Feature-encoder-free ImageNet training

Develop a Drifting Model training procedure that succeeds on ImageNet 256×256 without relying on an external feature encoder by constructing a kernel or representation that effectively measures sample similarity directly in the generator’s output space (either SD‑VAE latent space or pixel space), thereby enabling the drifting field to function without auxiliary features.

Background

The paper’s best results rely on computing the drifting loss in a learned feature space (e.g., ResNet-style encoders pre-trained via MAE, MoCo, or SimCLR). These features improve the kernel’s ability to capture semantic similarity, which in turn stabilizes and strengthens training.

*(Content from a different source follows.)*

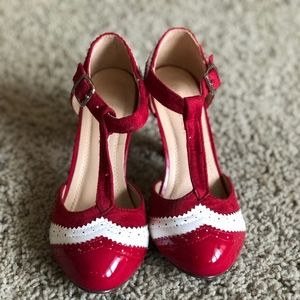 Chase + Chloe Vintage T Strap Red Pumps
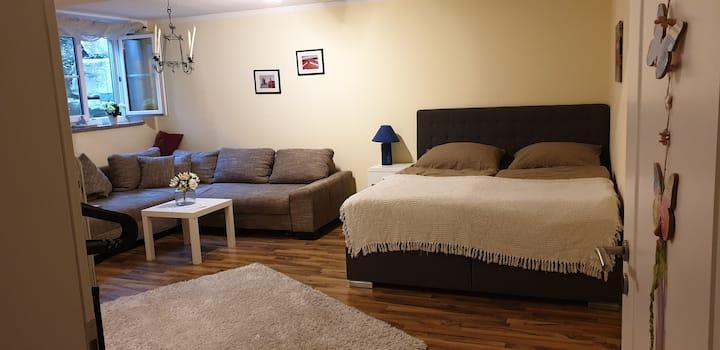 Schöne 2 Zimmer mit eigenem Bad Nähe München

The authors report that removing the feature encoder caused failures on ImageNet, suggesting that effective similarity measurement in raw latent/pixel spaces is currently insufficient. Resolving this would broaden applicability and simplify the training pipeline.

References

On the other hand, we report that we were unable to make our method work on ImageNet without a feature encoder. In this case, the kernel may fail to effectively describe similarity, even in the presence of a latent VAE. We leave further study of this limitation for future work.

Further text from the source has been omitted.